Work instructions — Only one span of the material below is wanted. Output it exactly, from the line with "ESC Flip PRO" through the line with "20 шт. Имитация", without any pictures.

Provided entries —
++++++

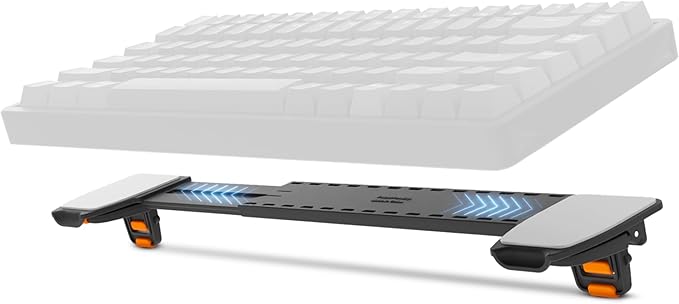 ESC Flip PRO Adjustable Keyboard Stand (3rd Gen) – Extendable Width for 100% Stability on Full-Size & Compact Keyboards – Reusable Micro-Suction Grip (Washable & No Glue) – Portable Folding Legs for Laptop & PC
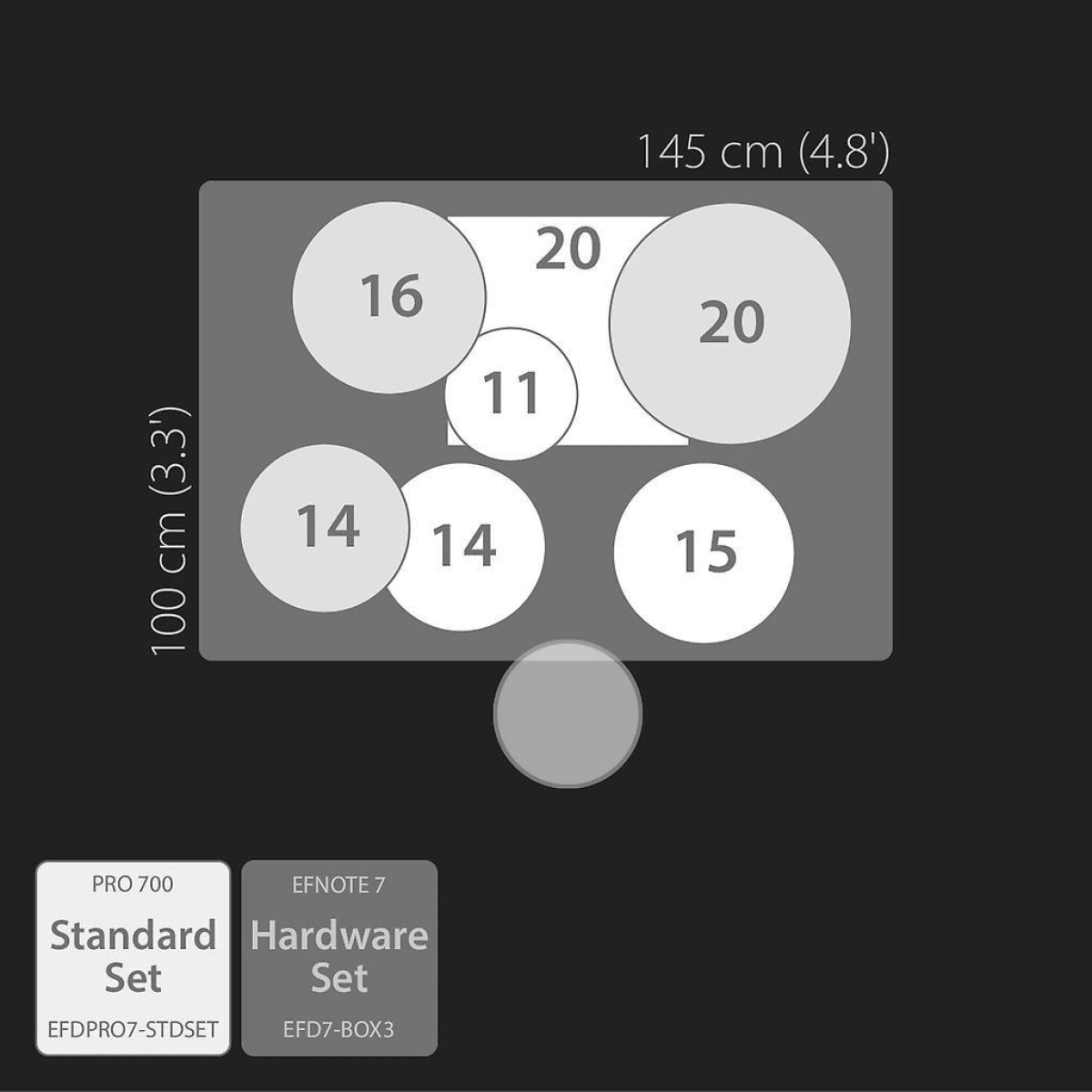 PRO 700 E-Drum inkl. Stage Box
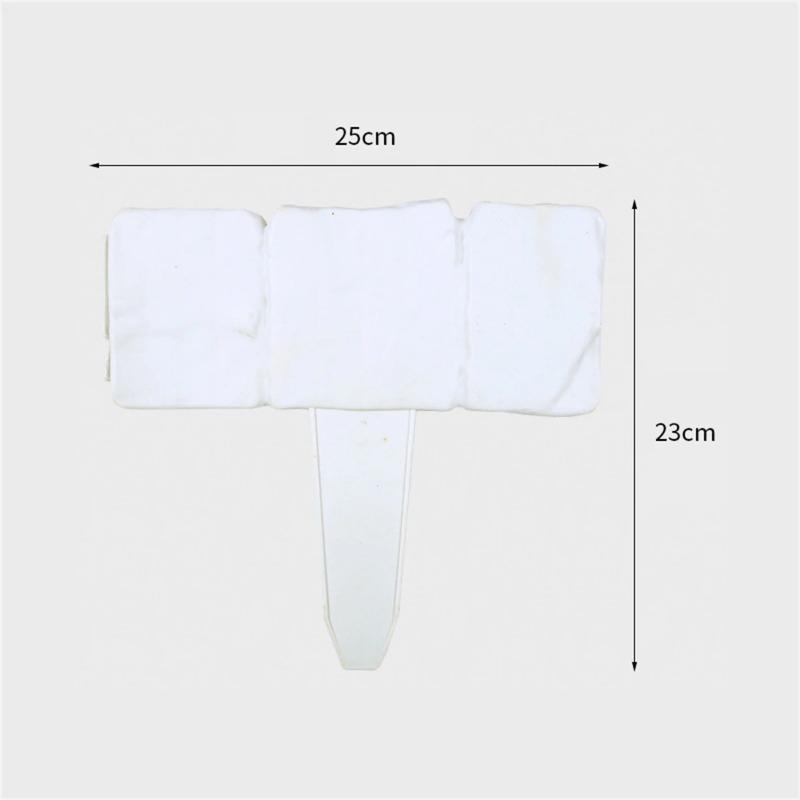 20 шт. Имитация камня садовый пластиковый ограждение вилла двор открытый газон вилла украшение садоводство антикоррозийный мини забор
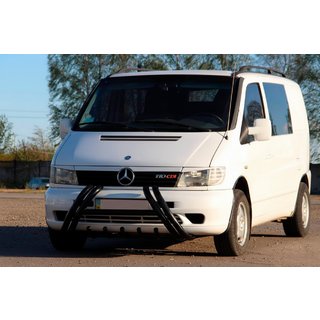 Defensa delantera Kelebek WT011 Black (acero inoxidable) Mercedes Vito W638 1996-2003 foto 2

++++++

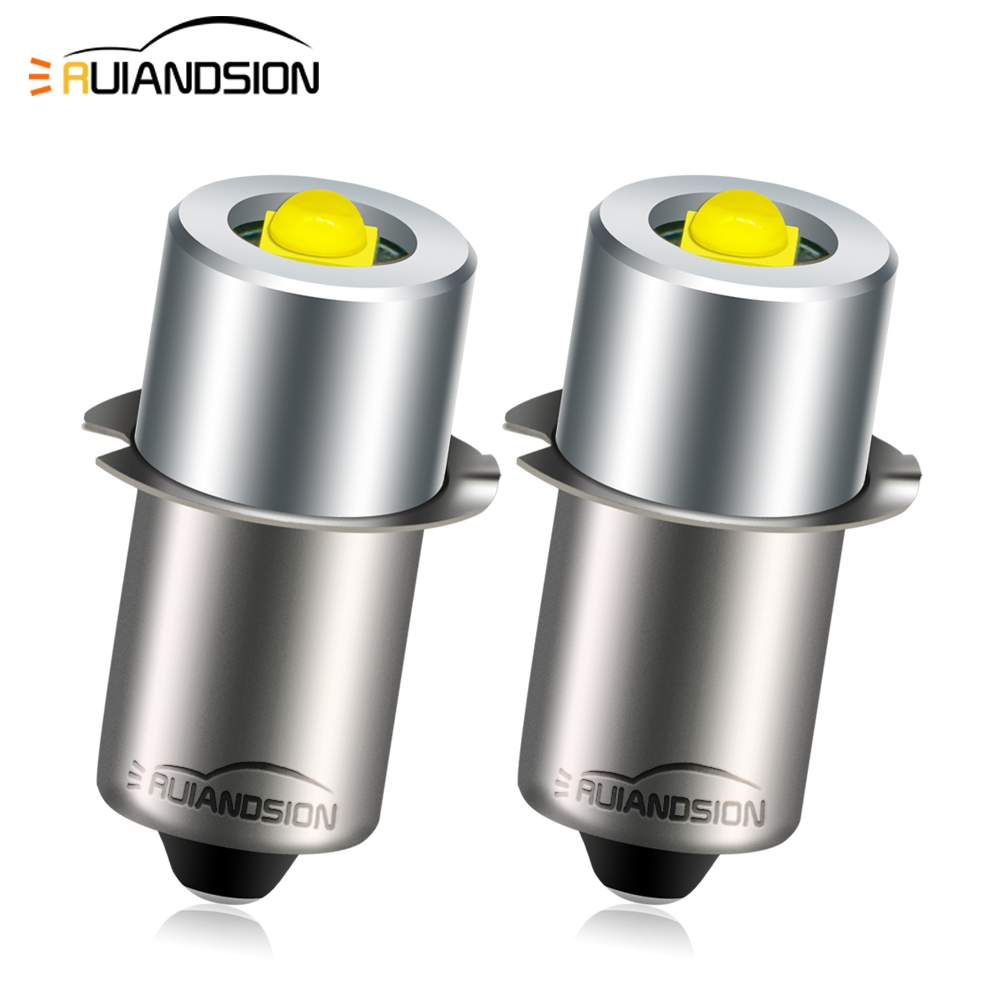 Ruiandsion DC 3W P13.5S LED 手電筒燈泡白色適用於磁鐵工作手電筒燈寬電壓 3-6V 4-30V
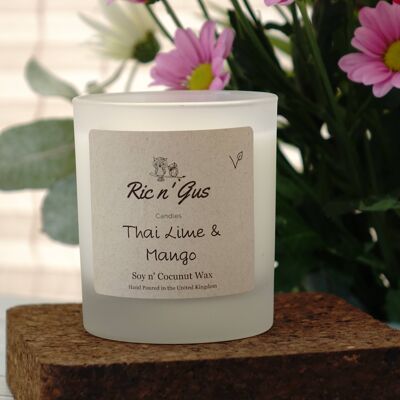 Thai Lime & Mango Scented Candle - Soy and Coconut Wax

++++++

Solution —
 ESC Flip PRO Adjustable Keyboard Stand (3rd Gen) – Extendable Width for 100% Stability on Full-Size & Compact Keyboards – Reusable Micro-Suction Grip (Washable & No Glue) – Portable Folding Legs for Laptop & PC
 PRO 700 E-Drum inkl. Stage Box
 20 шт. Имитация камня садовый пластиковый ограждение вилла двор открытый газон вилла украшение садоводство антикоррозийный мини забор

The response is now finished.